August 26, 2020

Media Inquiries

  Chanapa Tantibanchachai
  20220202-384-2219

The following quote is attributed to Richard Pazdur, M.D., director of the FDA’s Oncology Center of Excellence and acting director of the Office of Oncologic Diseases in the FDA’s Center for Drug Evaluation and Research:

“There are few effective treatments for patients with central nervous system (CNS) metastases – a type of cancer that has spread from the original tumor to the CNS and is associated with a higher risk of death. In addition, there are also few clinical trials testing therapies for CNS metastases. More attention is warranted to address this unmet medical need.

“The FDA has participated in efforts to facilitate drug development for patients with CNS metastases including hosting a public workshop and releasing draft guidance on clinical trial eligibility for brain metastases. However, clinical trial design for CNS metastases at large remains a challenge. Sponsors struggle with uncertainty regarding optimal study endpoints, lack of standardized response assessments, understanding how CNS metastases are evaluated in the context of the entire burden of metastatic disease to characterize a drug’s potential benefit, and interpreting radiographic response in the setting of recent radiation therapy or surgery.

“Today we are releasing draft guidance which, if finalized, would provide recommendations on evaluating cancer drugs in patients with CNS metastases. When finalized we hope this helps sponsors design clinical trials that improve the ability to understand the therapy’s benefit-risk profile across the patient population likely to use the drug.
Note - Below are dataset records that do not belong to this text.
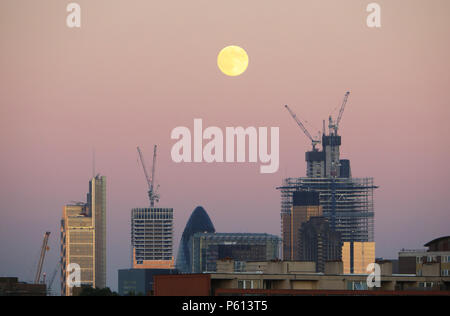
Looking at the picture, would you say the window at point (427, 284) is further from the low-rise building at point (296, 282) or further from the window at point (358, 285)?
the window at point (358, 285)

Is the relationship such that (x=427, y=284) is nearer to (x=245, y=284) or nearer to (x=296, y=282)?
(x=296, y=282)

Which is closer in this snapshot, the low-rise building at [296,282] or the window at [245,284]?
the low-rise building at [296,282]

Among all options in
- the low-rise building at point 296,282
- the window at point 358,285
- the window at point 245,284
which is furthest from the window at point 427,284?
the window at point 245,284

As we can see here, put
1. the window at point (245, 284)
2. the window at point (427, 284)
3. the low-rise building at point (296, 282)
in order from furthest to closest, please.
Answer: the window at point (427, 284) < the window at point (245, 284) < the low-rise building at point (296, 282)

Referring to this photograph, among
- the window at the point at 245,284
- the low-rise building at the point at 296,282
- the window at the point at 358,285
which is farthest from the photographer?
the window at the point at 358,285

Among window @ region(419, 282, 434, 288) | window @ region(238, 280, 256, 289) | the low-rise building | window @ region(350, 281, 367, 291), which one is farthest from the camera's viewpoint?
window @ region(419, 282, 434, 288)

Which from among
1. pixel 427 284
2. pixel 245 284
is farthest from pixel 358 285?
pixel 245 284

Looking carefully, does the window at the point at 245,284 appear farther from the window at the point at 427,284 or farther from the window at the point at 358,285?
the window at the point at 427,284

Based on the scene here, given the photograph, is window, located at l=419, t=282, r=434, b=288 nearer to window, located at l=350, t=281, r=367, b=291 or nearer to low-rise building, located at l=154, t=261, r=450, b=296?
low-rise building, located at l=154, t=261, r=450, b=296

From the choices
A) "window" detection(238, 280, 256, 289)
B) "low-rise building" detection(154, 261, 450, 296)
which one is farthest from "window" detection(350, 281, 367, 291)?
"window" detection(238, 280, 256, 289)

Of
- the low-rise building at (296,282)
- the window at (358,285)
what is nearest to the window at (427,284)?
the low-rise building at (296,282)

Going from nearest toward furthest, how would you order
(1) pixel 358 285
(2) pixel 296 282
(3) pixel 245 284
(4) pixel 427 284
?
1. (3) pixel 245 284
2. (1) pixel 358 285
3. (2) pixel 296 282
4. (4) pixel 427 284
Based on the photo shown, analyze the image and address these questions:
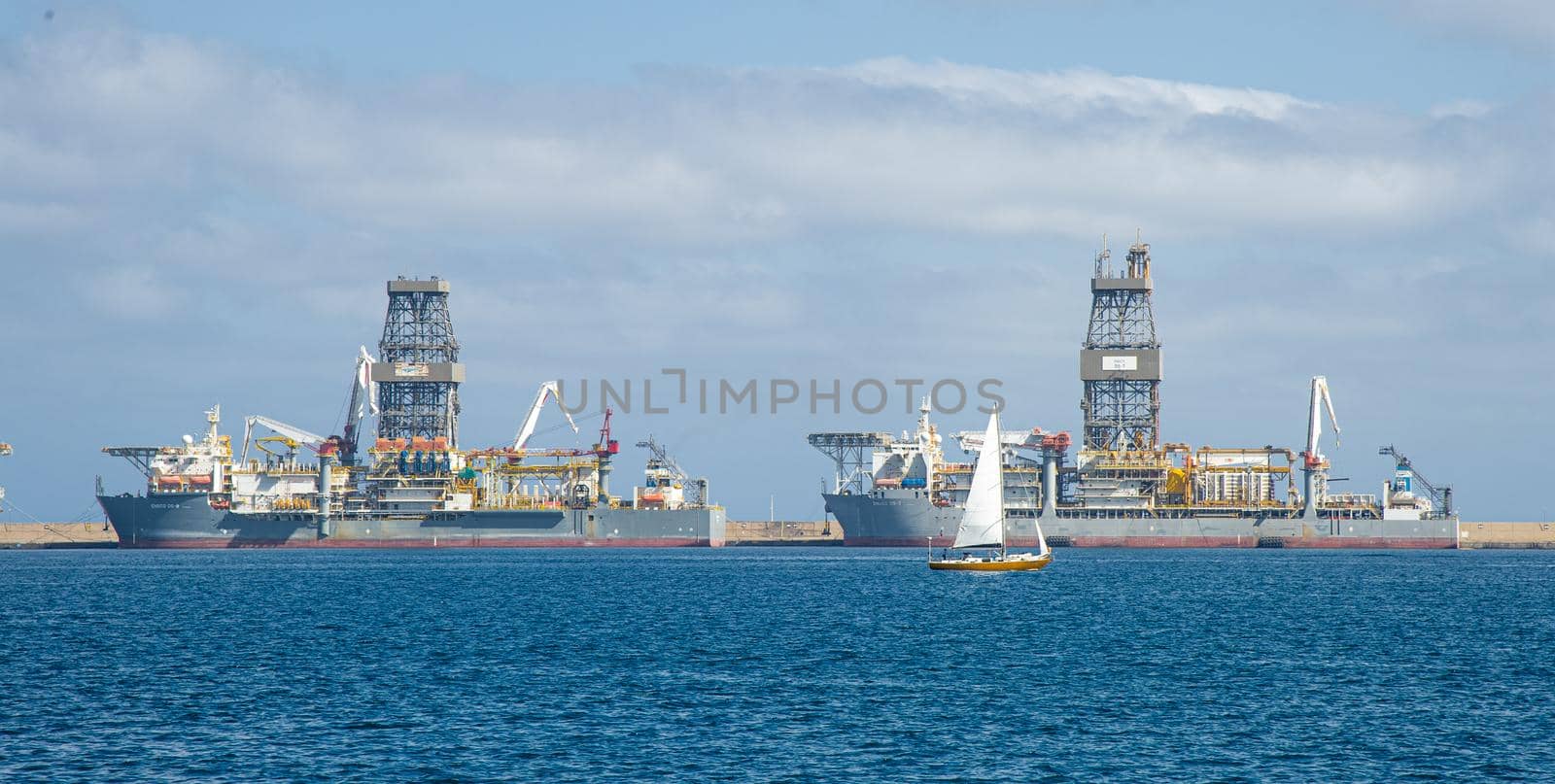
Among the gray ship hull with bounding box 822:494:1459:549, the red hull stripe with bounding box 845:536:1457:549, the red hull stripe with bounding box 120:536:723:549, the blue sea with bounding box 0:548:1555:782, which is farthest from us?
the red hull stripe with bounding box 120:536:723:549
The development of therapeutic products for patients with CNS metastases is greatly needed.”

• Today, the U.S. Food and Drug Administration issued a draft guidance document, “Evaluating Cancer Drugs in Patients with Central Nervous System Metastases,” which, if finalized, would provide recommendations to sponsors designing clinical trials of drugs and biological products that are intended to support product labeling describing anti-tumor (preventing or inhibiting the formation or growth of tumors) activity in patients with central nervous system (CNS) metastases from solid tumors originating outside the CNS.
• The draft guidance, if finalized, would include recommendations for clinical trials of systemic anti-cancer drugs where patients with CNS metastases are included in the study population and for clinical trials conducted exclusively in patients with CNS metastases.
• Also, if finalized, today’s draft guidance would provide sponsors with recommendations regarding the patient population, available therapy, prior therapies, assessment of CNS disease, study endpoints, and leptomeningeal disease (a rare complication of cancer in which the disease spreads from the original tumor site to the meninges surrounding the brain and spinal cord). Additionally, the draft guidance, if finalized, would explain that CNS metastases should be evaluated in the context of the entire disease burden and discuss how treatment effects may be described in drug labeling .

The FDA, an agency within the U.S. Department of Health and Human Services, protects the public health by assuring the safety, effectiveness, and security of human and veterinary drugs, vaccines and other biological products for human use, and medical devices. The agency also is responsible for the safety and security of our nation’s food supply, cosmetics, dietary supplements, products that give off electronic radiation, and for regulating tobacco products.